GitHub - scenario-driven/sdi-plugin: Scenario-Driven Implementation engine — Claude Code plugin + Rust workspace (cli/daemon/mcp/core/db). Natural-language GWT scenarios as first-class citizens; LLM implements + verifies + auto-regresses.

English · 한국어

Natural-language GWT scenarios as first-class citizens. Multiple LLM agents propose, critique, and reach consensus on what to build, then implement, verify, and auto-regress across rounds — under a per-scope autonomy policy the user controls without staying tethered to the prompt.

What is this?

SDI is the LLM-era successor to TDD (1990s) and BDD (2000s). The lineage:

	spec form	verifier	who reads it
TDD	test code	the test runner	humans + the runner
BDD	Gherkin DSL	step definitions + runner	humans, with step glue maintained by humans
SDI	natural language Given/When/Then	LLM agent	the LLM directly — no compilation step

The unit of work is the scenario. A plan locks in a set of scenarios. Specialist agents decompose runtime tasks, propose implementations, critique each other, and only then converge on consensus that is gated by an autonomy policy. The next round auto-replays prior scenarios as regression.

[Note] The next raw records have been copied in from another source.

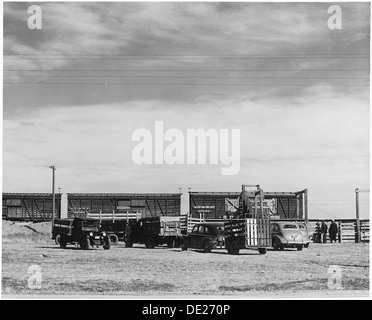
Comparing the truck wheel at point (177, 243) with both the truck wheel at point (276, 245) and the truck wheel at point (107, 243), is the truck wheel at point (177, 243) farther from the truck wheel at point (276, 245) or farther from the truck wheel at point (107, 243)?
the truck wheel at point (276, 245)

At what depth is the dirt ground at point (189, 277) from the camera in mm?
13469

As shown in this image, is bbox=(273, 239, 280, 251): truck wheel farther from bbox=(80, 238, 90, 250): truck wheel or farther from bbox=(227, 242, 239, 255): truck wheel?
bbox=(80, 238, 90, 250): truck wheel

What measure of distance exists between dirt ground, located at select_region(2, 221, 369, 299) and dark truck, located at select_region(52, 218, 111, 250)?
557cm

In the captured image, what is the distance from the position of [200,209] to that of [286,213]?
9047 millimetres

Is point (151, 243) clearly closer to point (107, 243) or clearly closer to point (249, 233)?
point (107, 243)

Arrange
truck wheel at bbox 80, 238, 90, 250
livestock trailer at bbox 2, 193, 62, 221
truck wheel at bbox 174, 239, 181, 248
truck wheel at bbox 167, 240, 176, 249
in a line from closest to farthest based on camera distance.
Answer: truck wheel at bbox 80, 238, 90, 250
truck wheel at bbox 174, 239, 181, 248
truck wheel at bbox 167, 240, 176, 249
livestock trailer at bbox 2, 193, 62, 221

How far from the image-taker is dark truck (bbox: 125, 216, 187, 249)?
27.2 m

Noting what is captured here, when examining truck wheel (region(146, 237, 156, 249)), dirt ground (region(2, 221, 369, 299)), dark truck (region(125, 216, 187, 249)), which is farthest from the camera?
truck wheel (region(146, 237, 156, 249))

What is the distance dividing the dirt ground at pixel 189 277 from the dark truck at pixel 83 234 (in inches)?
219

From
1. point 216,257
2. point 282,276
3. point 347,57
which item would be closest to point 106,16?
point 347,57

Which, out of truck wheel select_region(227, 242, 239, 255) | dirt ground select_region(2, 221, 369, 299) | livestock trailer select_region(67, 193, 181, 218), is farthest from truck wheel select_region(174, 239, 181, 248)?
livestock trailer select_region(67, 193, 181, 218)

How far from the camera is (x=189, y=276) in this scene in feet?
50.1

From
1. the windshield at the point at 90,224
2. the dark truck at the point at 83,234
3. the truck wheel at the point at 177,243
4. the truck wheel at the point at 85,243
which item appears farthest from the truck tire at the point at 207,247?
the windshield at the point at 90,224

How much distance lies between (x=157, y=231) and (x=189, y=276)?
1245cm
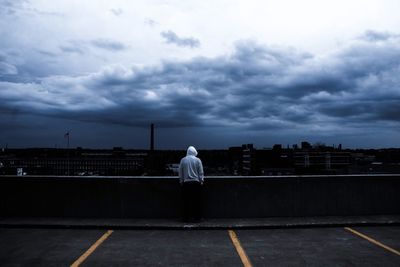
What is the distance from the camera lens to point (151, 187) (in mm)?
8703

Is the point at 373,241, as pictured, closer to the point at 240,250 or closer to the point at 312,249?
the point at 312,249

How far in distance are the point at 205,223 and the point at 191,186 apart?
86 cm

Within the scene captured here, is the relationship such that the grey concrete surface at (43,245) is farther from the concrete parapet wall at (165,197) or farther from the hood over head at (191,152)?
the hood over head at (191,152)

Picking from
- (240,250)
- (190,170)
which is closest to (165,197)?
(190,170)

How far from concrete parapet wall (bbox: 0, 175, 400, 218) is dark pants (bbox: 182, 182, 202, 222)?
49cm

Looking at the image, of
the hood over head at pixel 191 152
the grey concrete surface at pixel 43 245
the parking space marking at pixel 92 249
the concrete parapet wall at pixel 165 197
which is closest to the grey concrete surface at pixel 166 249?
the parking space marking at pixel 92 249

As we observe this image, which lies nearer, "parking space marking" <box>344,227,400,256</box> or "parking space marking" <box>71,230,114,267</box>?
"parking space marking" <box>71,230,114,267</box>

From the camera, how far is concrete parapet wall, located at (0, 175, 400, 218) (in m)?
8.69

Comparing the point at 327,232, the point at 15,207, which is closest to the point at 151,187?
the point at 15,207

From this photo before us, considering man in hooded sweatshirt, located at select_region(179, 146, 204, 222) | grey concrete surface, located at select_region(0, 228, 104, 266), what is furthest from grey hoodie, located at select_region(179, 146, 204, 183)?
grey concrete surface, located at select_region(0, 228, 104, 266)

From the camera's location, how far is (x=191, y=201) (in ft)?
27.0

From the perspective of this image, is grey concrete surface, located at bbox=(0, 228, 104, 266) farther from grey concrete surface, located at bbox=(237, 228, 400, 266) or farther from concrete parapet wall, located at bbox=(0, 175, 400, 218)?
grey concrete surface, located at bbox=(237, 228, 400, 266)

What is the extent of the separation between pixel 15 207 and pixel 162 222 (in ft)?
11.9

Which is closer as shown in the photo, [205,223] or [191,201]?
[205,223]
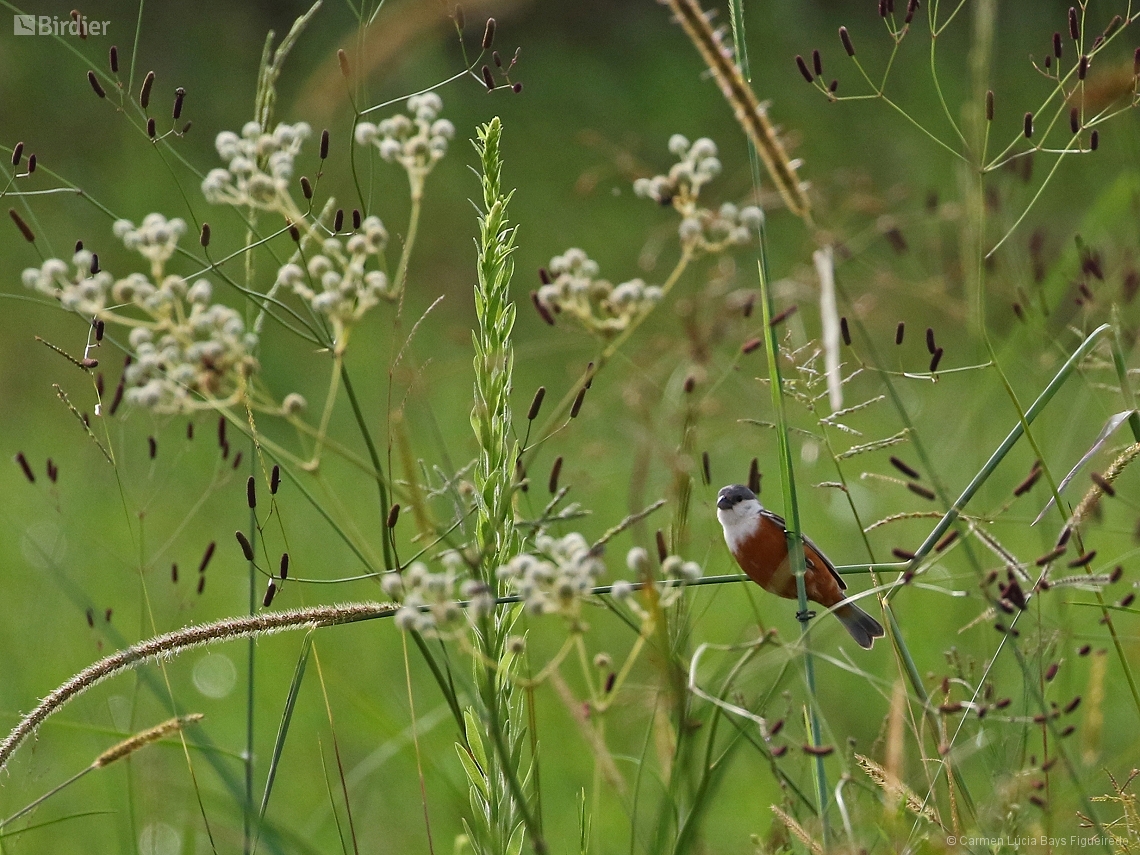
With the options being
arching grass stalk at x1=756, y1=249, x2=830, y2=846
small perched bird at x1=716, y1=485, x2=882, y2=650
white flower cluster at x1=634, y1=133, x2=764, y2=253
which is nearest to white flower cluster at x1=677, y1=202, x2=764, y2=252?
white flower cluster at x1=634, y1=133, x2=764, y2=253

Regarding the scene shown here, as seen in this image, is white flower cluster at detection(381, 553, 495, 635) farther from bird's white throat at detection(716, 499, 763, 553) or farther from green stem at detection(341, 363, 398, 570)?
bird's white throat at detection(716, 499, 763, 553)

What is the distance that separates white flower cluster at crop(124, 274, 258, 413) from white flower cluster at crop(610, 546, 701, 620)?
295 mm

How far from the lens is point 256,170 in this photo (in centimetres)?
95

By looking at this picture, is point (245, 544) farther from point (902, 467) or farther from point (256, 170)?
point (902, 467)

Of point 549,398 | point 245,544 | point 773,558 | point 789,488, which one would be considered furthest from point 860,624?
point 549,398

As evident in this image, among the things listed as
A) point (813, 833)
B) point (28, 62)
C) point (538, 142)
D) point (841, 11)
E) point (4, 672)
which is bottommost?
point (4, 672)

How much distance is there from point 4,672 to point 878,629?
2.93m

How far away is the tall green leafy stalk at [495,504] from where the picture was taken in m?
1.05

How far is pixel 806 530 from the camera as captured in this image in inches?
172

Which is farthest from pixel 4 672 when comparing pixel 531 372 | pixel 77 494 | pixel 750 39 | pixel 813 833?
pixel 750 39

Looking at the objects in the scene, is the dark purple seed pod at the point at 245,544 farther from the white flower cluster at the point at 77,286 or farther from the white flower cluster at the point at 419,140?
the white flower cluster at the point at 419,140

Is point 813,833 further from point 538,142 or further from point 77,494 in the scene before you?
point 538,142

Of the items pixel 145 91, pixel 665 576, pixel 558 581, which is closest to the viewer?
pixel 558 581

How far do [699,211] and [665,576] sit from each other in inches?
11.1
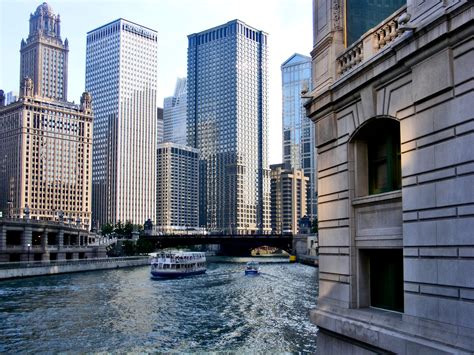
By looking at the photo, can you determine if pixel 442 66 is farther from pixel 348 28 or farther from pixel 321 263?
pixel 321 263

Identity & full spec: docs/PRD.md — the canonical PRD lives in this repository, decisions D1–D29 in §2.

Seven first-class entities

Entity	Role
Plan	Approved intent. Approval gate = ≥ 1 scenario with valid GWT (Task count irrelevant).
Requirement	SNAPSHOT-ONLY natural-language ask. Latest snapshot is the only truth; change history lives in Decision.
Decision	Append-only ADR with `kind ∈ {proposal, critique, consensus, dissensus}`. Consensus is the gate-passing form. Carries `reversal_plan` + `blast_radius_score` (D28).
Scenario	Strict Given/When/Then. Carries `tags`, `depends_on` DAG, `produced_by`/`verified_by` agents (M4 contract), plus `claimed_resources_json` + `claim_status` for multi-session safety (D29).
Round	R1 is new development; R2+ is regression. Default mode `strict-regression` replays every prior passing scenario.
AutonomyPolicy	Per-scope (plan / decision_kind / pattern_kind / global) mode ∈ {L3, L4, L5} + `l5_threshold` + `pattern_depth_cap` + `plan_single_session_lock`. Decides where the human gate sits.
CollaborationPattern (D22, v0.5)	Kind ∈ {workflow, graph, swarm, agents-as-tools, direct}, applies_to ∈ {plan, requirement, scenario, task, decision, round}. Persisted manifest with per-kind shape (steps/reviewers/fan_out/peer_registration). Every work entity records `produced_via_pattern_id`.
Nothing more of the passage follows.